━━━━━ STORED RECORDS ━━━━━
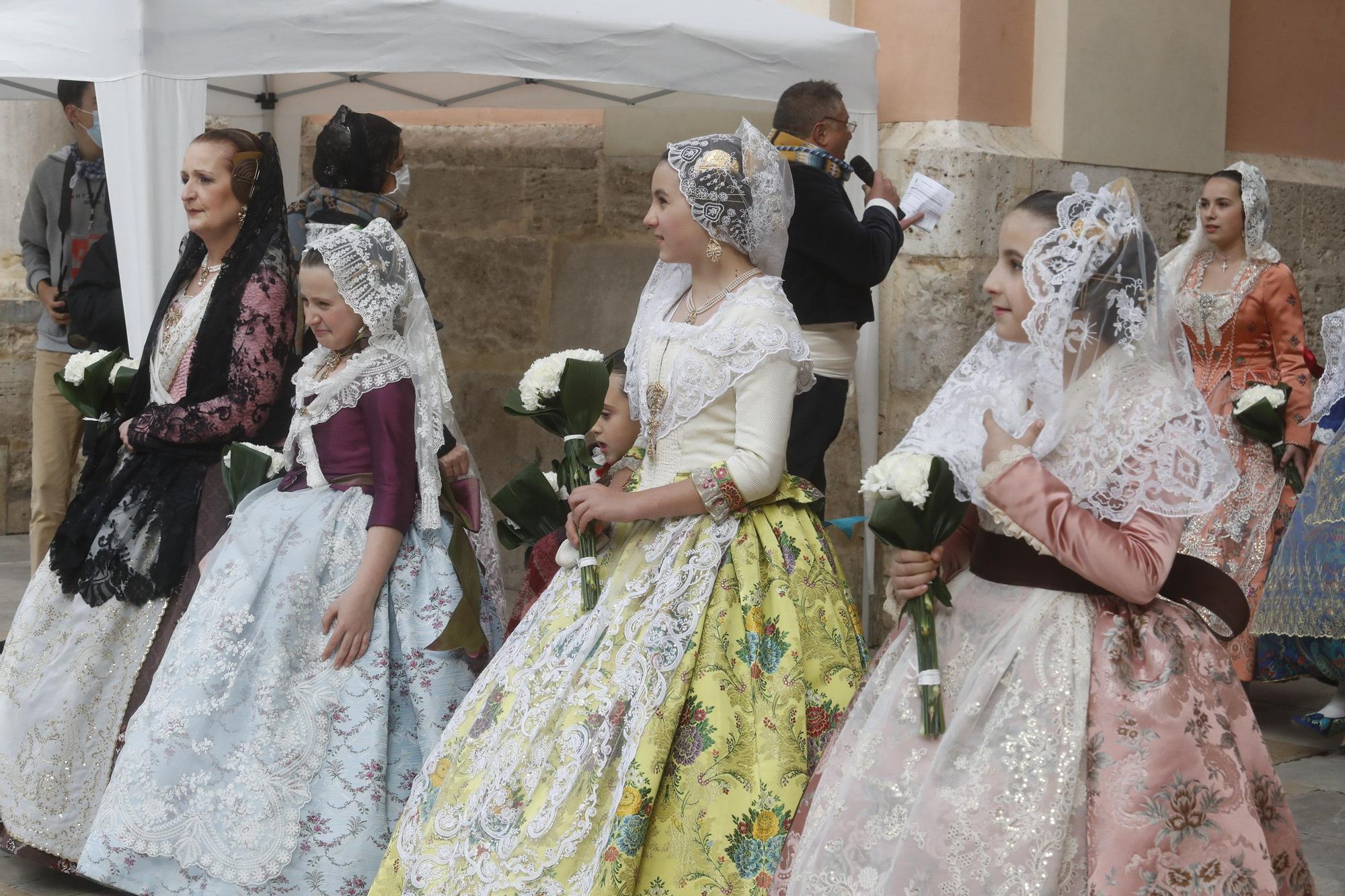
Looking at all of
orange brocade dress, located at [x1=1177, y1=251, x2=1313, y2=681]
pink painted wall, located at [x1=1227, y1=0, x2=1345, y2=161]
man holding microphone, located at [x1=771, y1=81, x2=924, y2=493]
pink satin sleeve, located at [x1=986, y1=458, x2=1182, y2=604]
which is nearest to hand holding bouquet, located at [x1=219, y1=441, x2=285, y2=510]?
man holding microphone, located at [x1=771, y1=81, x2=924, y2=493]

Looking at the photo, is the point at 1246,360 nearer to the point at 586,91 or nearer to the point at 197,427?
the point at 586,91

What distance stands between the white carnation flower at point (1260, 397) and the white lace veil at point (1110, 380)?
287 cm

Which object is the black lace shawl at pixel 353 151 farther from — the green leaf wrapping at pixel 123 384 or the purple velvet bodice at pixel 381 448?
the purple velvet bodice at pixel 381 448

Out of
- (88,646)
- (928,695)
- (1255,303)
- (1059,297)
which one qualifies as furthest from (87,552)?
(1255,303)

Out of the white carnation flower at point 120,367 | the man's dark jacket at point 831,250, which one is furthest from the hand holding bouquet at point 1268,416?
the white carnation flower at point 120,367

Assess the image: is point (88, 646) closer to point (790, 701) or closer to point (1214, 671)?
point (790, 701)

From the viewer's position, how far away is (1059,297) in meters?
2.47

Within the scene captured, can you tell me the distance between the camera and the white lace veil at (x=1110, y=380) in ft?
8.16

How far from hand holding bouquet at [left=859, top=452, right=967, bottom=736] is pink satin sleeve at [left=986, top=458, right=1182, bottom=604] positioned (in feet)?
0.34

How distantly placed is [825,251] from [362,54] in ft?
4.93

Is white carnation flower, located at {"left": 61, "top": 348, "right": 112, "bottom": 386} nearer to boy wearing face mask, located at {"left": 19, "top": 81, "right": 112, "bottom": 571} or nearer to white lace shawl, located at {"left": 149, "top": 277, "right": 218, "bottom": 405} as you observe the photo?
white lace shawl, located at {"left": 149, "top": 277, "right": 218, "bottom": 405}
━━━━━
- _YOUR INSTRUCTIONS_
Rewrite all of the material above without the pictures, changing "pink satin sleeve" to "rose satin sleeve" wherever it occurs and keeping everything else the same.

- _OUTPUT OF THE TASK_
Looking at all of
orange brocade dress, located at [x1=1177, y1=251, x2=1313, y2=681]
pink painted wall, located at [x1=1227, y1=0, x2=1345, y2=161]
man holding microphone, located at [x1=771, y1=81, x2=924, y2=493]
rose satin sleeve, located at [x1=986, y1=458, x2=1182, y2=604]
which is nearest to hand holding bouquet, located at [x1=219, y1=441, x2=285, y2=510]?
man holding microphone, located at [x1=771, y1=81, x2=924, y2=493]

Looking at the photo, is the point at 1246,360 nearer to the point at 586,91 or nearer to the point at 197,427?
the point at 586,91

What distance stands between the white carnation flower at point (1260, 397) and the white lace veil at point (1110, 380)?
287 cm

Which object is the black lace shawl at pixel 353 151 farther from — the green leaf wrapping at pixel 123 384 or the purple velvet bodice at pixel 381 448?
the purple velvet bodice at pixel 381 448

Out of
- (88,646)
- (928,695)
- (1255,303)
- (1059,297)
which one qualifies as furthest from (87,552)?
(1255,303)

Out of the white carnation flower at point 120,367 | the man's dark jacket at point 831,250, which one is furthest from the hand holding bouquet at point 1268,416?
the white carnation flower at point 120,367

Assess the image: is point (88, 646) closer to point (790, 701) or closer to point (1214, 671)?
point (790, 701)

From the viewer's position, how far away is (1059,297) in meters?
2.47

Within the scene captured, can you tell me the distance between the camera and the white lace veil at (x=1110, y=380) in ft?
8.16

How far from hand holding bouquet at [left=859, top=452, right=967, bottom=736] is rose satin sleeve at [left=986, top=458, right=1182, bottom=604] positioned (in feet)?
0.34

How distantly placed is [825,251] from [362,54] in ft?
4.93

Is white carnation flower, located at {"left": 61, "top": 348, "right": 112, "bottom": 386} nearer to boy wearing face mask, located at {"left": 19, "top": 81, "right": 112, "bottom": 571} or nearer to white lace shawl, located at {"left": 149, "top": 277, "right": 218, "bottom": 405} as you observe the photo?
white lace shawl, located at {"left": 149, "top": 277, "right": 218, "bottom": 405}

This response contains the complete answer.